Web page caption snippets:
◆ ◆ ◆ ◆ ◆
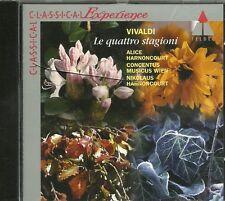 CD - Nikolaus Harnoncourt - Vivaldi Le quattro stagioni - (24 Song) Teldec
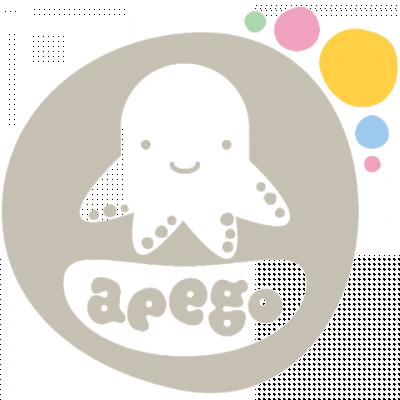 Apego-logo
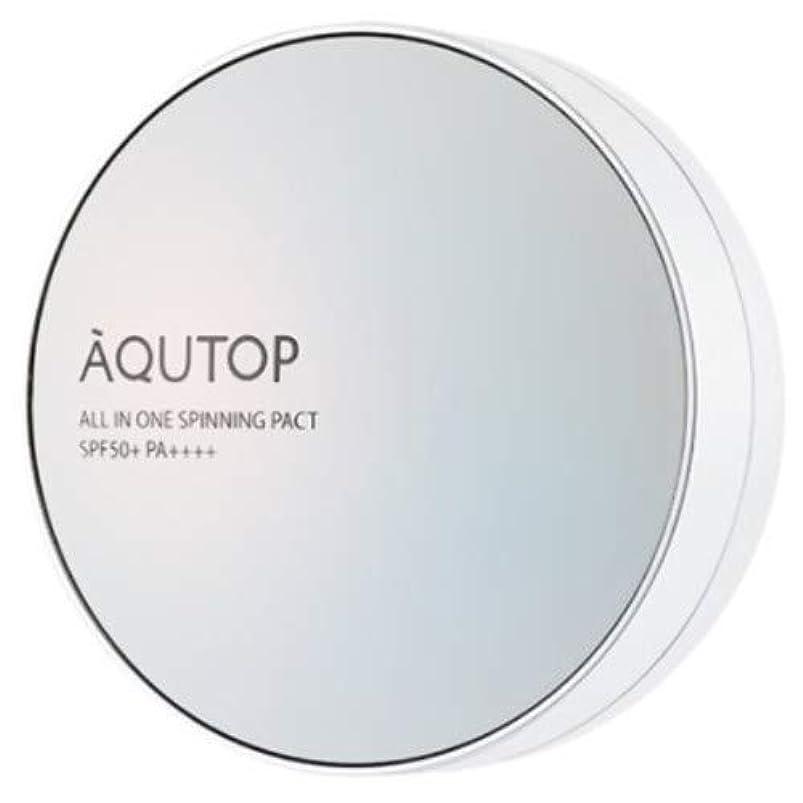 超音速占める約[AQUTOP] アクタップオールインワンスピニングファクト SPF 50+ PA ++++ / AQUTOP ALL IN ONE SPINNING PACT [並行輸入品] (21号 ライトベージュ)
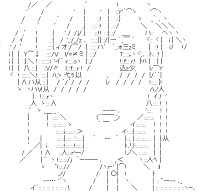 御坂美琴 (とある魔術の禁書目録)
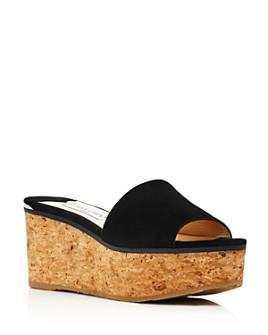 Jimmy Choo - Women's Deedee 80 Platform Slide Sandals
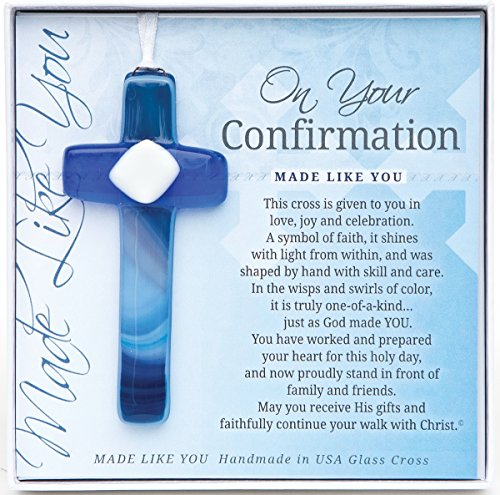 The Grandparent Gift Handmade Glass, Confirmation Gift Cross for Boy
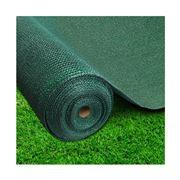 CoolShade - Instahut Sun Shade Outdoor 3.66x20m Green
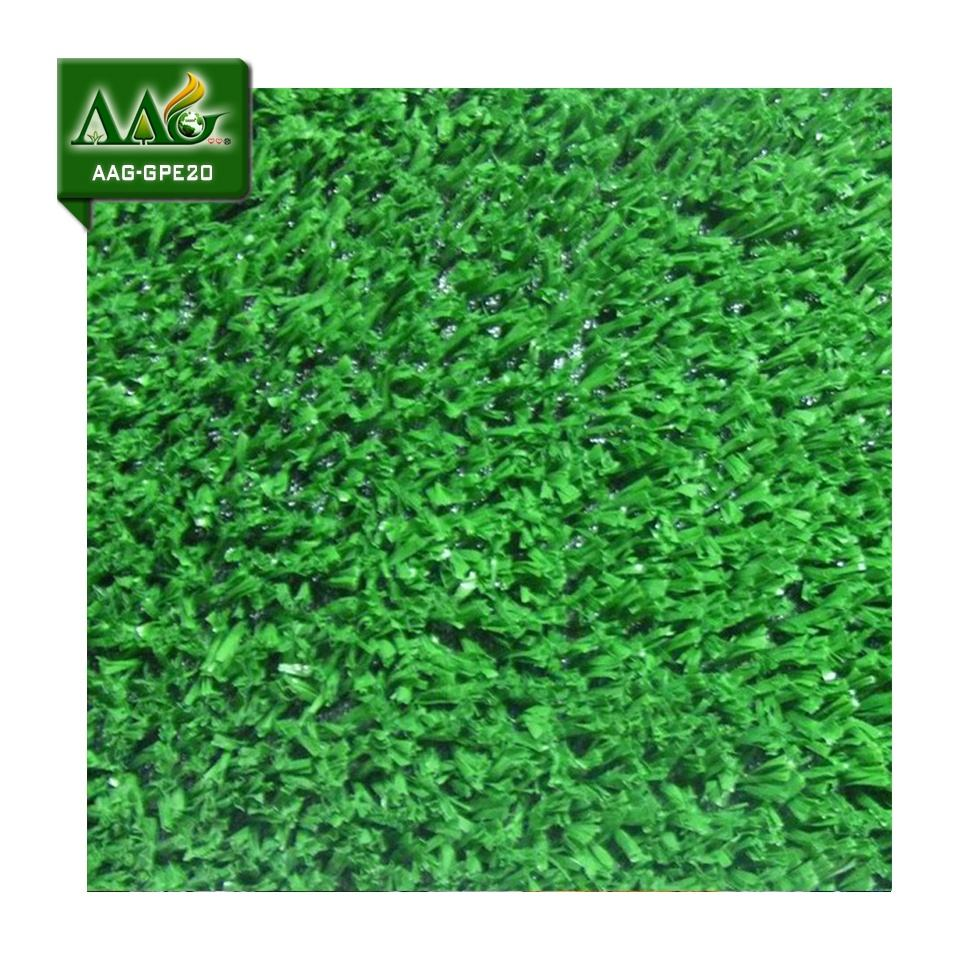 colorful runway synthetic turf flooring mat artificial grass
◆ ◆ ◆ ◆ ◆
▶ _PROBLEM_
Every line of the data is to be transcribed exactly, and no picture is to be included.

▶ _PROBLEM SOLUTION_
 CD - Nikolaus Harnoncourt - Vivaldi Le quattro stagioni - (24 Song) Teldec
 Apego-logo
 超音速占める約[AQUTOP] アクタップオールインワンスピニングファクト SPF 50+ PA ++++ / AQUTOP ALL IN ONE SPINNING PACT [並行輸入品] (21号 ライトベージュ)
 御坂美琴 (とある魔術の禁書目録)
 Jimmy Choo - Women's Deedee 80 Platform Slide Sandals
 The Grandparent Gift Handmade Glass, Confirmation Gift Cross for Boy
 CoolShade - Instahut Sun Shade Outdoor 3.66x20m Green
 colorful runway synthetic turf flooring mat artificial grass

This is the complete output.